## Selected excerpt
Studio album by Jermaine Jackson
- Released: October 4, 2012
- Recorded: 2012
- Genres: Jazz, pop
- Length: 25:09
- Label: Disques DOM
- Producer: David Serero

Jermaine Jackson chronology
| You Said (1991) | I Wish You L.O.V.E (2012) |  |

= I Wish You L.O.V.E =

I Wish You L.O.V.E is the fourteenth studio album by American singer Jermaine Jackson featuring David Serero. The album was released in 2012 by Disques DOM, and was his first album since You Said in 1991.

[Questions about scene geometry]
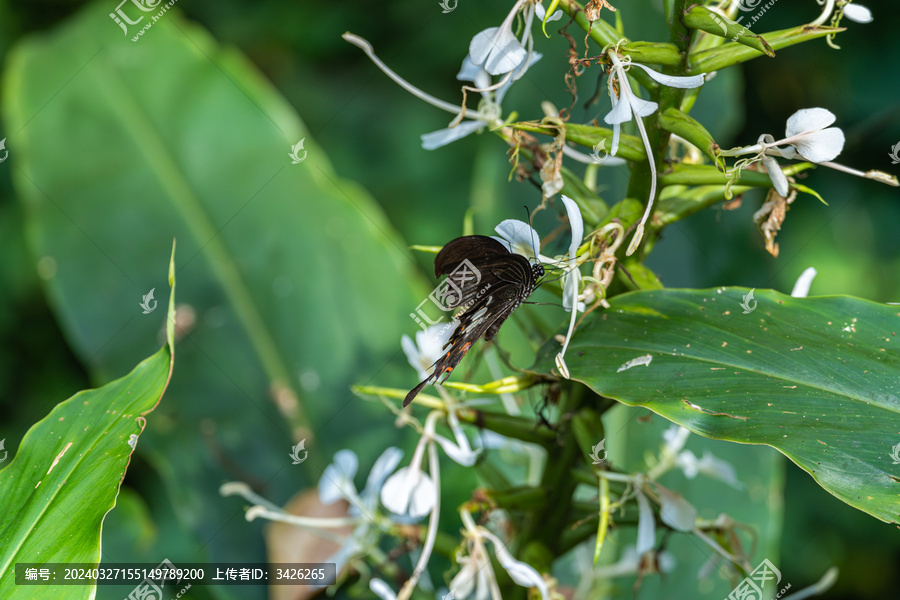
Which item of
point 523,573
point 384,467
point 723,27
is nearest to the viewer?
point 723,27

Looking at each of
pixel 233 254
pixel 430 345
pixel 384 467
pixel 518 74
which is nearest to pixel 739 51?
pixel 518 74

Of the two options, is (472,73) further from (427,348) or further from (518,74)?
(427,348)

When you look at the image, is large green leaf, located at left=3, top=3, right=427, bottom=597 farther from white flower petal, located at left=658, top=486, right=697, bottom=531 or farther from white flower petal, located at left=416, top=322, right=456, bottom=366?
white flower petal, located at left=658, top=486, right=697, bottom=531

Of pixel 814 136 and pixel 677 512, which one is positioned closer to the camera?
pixel 814 136

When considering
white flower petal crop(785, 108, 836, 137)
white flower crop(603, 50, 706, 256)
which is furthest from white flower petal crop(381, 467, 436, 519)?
white flower petal crop(785, 108, 836, 137)

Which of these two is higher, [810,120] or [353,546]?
[810,120]

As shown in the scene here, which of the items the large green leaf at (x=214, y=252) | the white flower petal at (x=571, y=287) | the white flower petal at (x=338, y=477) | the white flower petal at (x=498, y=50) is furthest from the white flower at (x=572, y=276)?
the large green leaf at (x=214, y=252)
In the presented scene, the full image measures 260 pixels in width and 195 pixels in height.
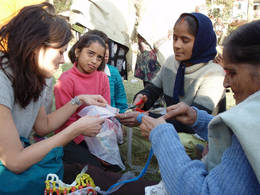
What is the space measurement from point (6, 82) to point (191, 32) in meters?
1.80

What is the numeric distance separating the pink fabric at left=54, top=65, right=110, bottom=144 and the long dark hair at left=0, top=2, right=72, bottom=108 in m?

## Task 1
Using the album entry, answer these:
(a) Which label put out the album?
(b) Who is listed as its producer?
(c) Which album of his came before this one?
## Task 2
Reproduce the album entry from "Jermaine Jackson chronology" up to and including "Said in 1991.".

## Task solution 1
(a) Disques DOM
(b) David Serero
(c) You Said (1991)

## Task solution 2
Jermaine Jackson chronology
| You Said (1991) | I Wish You L.O.V.E (2012) |  |

= I Wish You L.O.V.E =

I Wish You L.O.V.E is the fourteenth studio album by American singer Jermaine Jackson featuring David Serero. The album was released in 2012 by Disques DOM, and was his first album since You Said in 1991.